**WRITTEN EXERCISE A**
In the LOADALL text, from which register's AR byte is CPL loaded?
**WRITTEN EXERCISE B**
Extend the LOADALL text from the point where it stops.

**TEXT**
* * * * * * *
The 286 uses only bit 1, bit 2, bit 3, and bit 7 of the AR byte to do protection checks. The 386 uses these bits, plus the “G” and “B” bits to perform checks. If the “G” and “B” bits are 0, the checks are 100% compatible. The 286 and 386 may behave differently if the DPL field of the SS and CS descriptor entries are not equal, or if the RPL fields of the SS and CS selectors do not match the DPL field of the SS and CS descriptors. The 286 action in this case is described as “undefined” in the LOADALL description. CPL is loaded from the AR byte for the SS register (SS, not CS). If LOADALL is executed in protected mode, errors may occur in subsequent instructions if the RPL field of SS or CS selectors, or the DPL of the CS descriptor, do not match the DPL field of the SS descriptor.

GDTR, IDTR Registers

These translate directly. The low 5 bytes of the 286 LOADALL image are moved to the 3S6 image, and the upper byte is set to 0.

LDT Descriptor Cache

Similar to other descriptor cache entries, except that only a subset of the AR bits are on the 286 and 386. Only the P bit is supported on both machines, so this descriptor entry should translate directly.

TSS Descriptor Cache

Similar to other descriptor cache entries, except for the treatment of AR bits again. The 286 recognizes none of the AR bits. The 386 recognizes bit 3 to distinguish 286 TSS types from 386 TSS types. The 286 descriptor can be copied to the 386 LOADALL image directly, with bit 3 of the AR field set to 0.

To summarize, the 386 LOADALL instruction can be used to emulate the 286 LOADALL except for some questionable areas involving the Access Rights bvtes in the “hidden” descriptor entries. The 286 LOADALL can be used to load these AR fields with inconsistent values, in which case we don’t know what the 286 will do, let alone whether the 386 matches the 286 semantics. The 286 LOADALL can be emulated by the 386 LOADALL provided that the DPL and RPL values of CS and SS are all equal. Other cases are undefined by the 286 (and cannot be induced by executing normal instructions).

1.3 LOADALL used to switch Modes

Any of the 80386 operating modes may be selected with LOADALL. The PE (Protection Enabled) bit is not ‘Sticky’ as in the 286. By setting the appropriate bits in the memory area, the processor will resume execution in the selected mode after LOADALL. For example, a LOADALL could be performed to a page protected VM86 task by setting the following conditions in the memory image:

  • PE and PG bits set to 1
  • VM bit set in the extended flags register
  • 8086 style segment register values into the memory image
  • Descriptor bases to (Segment Reg SHL 4)
* * * * * * *
**DATA SECTION**
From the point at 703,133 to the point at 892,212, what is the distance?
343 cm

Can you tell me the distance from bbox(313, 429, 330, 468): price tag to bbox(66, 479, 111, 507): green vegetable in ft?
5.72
* * * * * * *
**RESULT A**
CPL is loaded from the AR byte for the SS register, not CS.

**RESULT B**
  • Access rights (Present, ByteGranular, etc.)
  • LIMIT set to 0000FFFFH.

As another example, RESET can be emulated with LOADALL, by loading the processor’s initial values into the memory image as follows:

  • All registers=0
  • GS,FS,DS,ES,SS=0
  • CS=F000,EIP=FFF0,CS-Base=FFFF0000
  • GS,FS,DS,ES,SS-Base=0
  • GS,FS,DS,ES,SS-AR=Present
  • GS,FS,DS,ES,SS-Limit=FFFF
  • CR0=0
  • All other control registers=0
  • Debug Registers=0
  • EFLAGS=0

After the LOADALL instruction, the processor state will be identical to reset, could be set to run at a CPL <> 0 while in real mode. Combinations such as these are possible, but may have unexpected results. Placing the processor into other than a ‘Natural’ state should be avoided.

1.4 Caveats

Note that LOADALL provides no error checking. It is important that the descriptor entries match the selector entries (Unless the intent is that they do not; for example to give a REAL mode program access to the extended address space). After LOADALL. the CPL of the processor will be set to the DPL of the SS Descriptor entry. This is necessary to accomodate conforming segments. The IOPL will be set from the IOPL value in the EFLAGS image.

LOADALL is not restartable. If a page or segment fault occurs during execution of LOADALL, the processor will be left in an undefined state. LOADALL is a privileged instruction, so it can be executed only at level 0. It is assumed that the OS kernel will restrict use of this instruction, and will check for addressability and for consistent semantics before executing the LOADALL.

1.5 386 LOADALL Memory Format

The following tables define the LOADALL memory format. The LOADALL instruction uses a 512-byte block of memory, where the lowest addressed byte is given in ES:[(E)DI]. The area above offset CC hex is used for processor dependent registers (temporaries, invisible registers). These are loaded into the processor, but will not affect normal program execution. All values in the memory area are read from a four byte field, to keep the memory format DWORD aligned, but it is possible to locate memory area at a non-aligned address. In this case, the execution time of LOADALL will DOUBLE. For this reason, the memory dump area should always be DWORD aligned.

Each descriptor entry consists of 3 pieces:

  • AR
  • Base
  • Limit

The AR part has the same format as the second dword of a segment descriptor except that only the AR byte (bits 8-15) and the G and B/D bits (bits 23 and 22) are used. All other bits in the AR field are ignored. The Base and Limit parts contain full 32-bit values, fully expanded and unscrambled from the 386 descriptor. In particular, the Limit field loaded for a page granular segment gives a byte granular limit, so should contain the page limit*4096 plus 4095.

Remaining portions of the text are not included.